[Begin Extract]

Tuesday, July 9, 2019

Finding failing queries in SQL Server

Sometimes you know there is a query which fails with error but you don't know how does it look like. For example the application doesn't log it or the query is dynamic one. To track these you can use such Extended Event:

CREATE EVENT SESSION FailingQueries
ON SERVER
    ADD EVENT sqlserver.error_reported
    (ACTION (sqlserver.sql_text,
             sqlserver.database_id,
             sqlserver.username)
     WHERE (   [severity] > 10
               AND error_number <> 942 /*Database '%.*ls' cannot be opened because it is offline.*/
               AND error_number <> 916 /*The server principal "%.*ls" is not able to access the database "%.*ls" under the current security context.*/
               AND error_number <> 18456 /*Login failed for user '%.*ls'.%.*ls%.*ls*/
               AND error_number <> 17830 /*Network error code 0x2746 occurred while establishing a connection; the connection has been closed.*/
               AND error_number <> 4060 /*Cannot open database  requested by the login. The login failed.*/
     ))

[End Extract]

Exercises:
**a)** For the post on finding failing queries in SQL Server, state whether each statement agrees with it: (i) the event session records the user name tied to each reported error; (ii) errors of severity 10 are captured; (iii) error 18456 is left out of the capture. For each, answer yes or no and quote the words of the post that decide it.
**b)** Continue the post on finding failing queries in SQL Server from the end of the event session definition.

[Begin Data extract]

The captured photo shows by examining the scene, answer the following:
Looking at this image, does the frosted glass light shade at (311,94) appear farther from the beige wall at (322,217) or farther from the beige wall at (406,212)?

[End Data extract]

Outputs:
**a)**
(i) Yes: "sqlserver.username"
(ii) No: "[severity] > 10"
(iii) Yes: "AND error_number <> 18456"

**b)**
    ADD TARGET package0.asynchronous_file_target
    (SET filename = 'G:\FailingQueries.xel', max_file_size = 5, max_rollover_files = 2)
WITH (MAX_DISPATCH_LATENCY = 5 SECONDS);
GO

(Don't forget to set your own path)

This event checks for error severity higher than 10 (anything below is informational) and also filters out these I found useless and quite chatty in practice. For example, if some developer connects with SSMS to instance on which he doesn't have access to all databases, said SSMS will try to open these databases anyway.

You can check data captured with following SQL:

DECLARE @filename NVARCHAR(max)
SELECT @filename = REPLACE(CAST(sesf.value AS NVARCHAR(MAX)), '.xel', '')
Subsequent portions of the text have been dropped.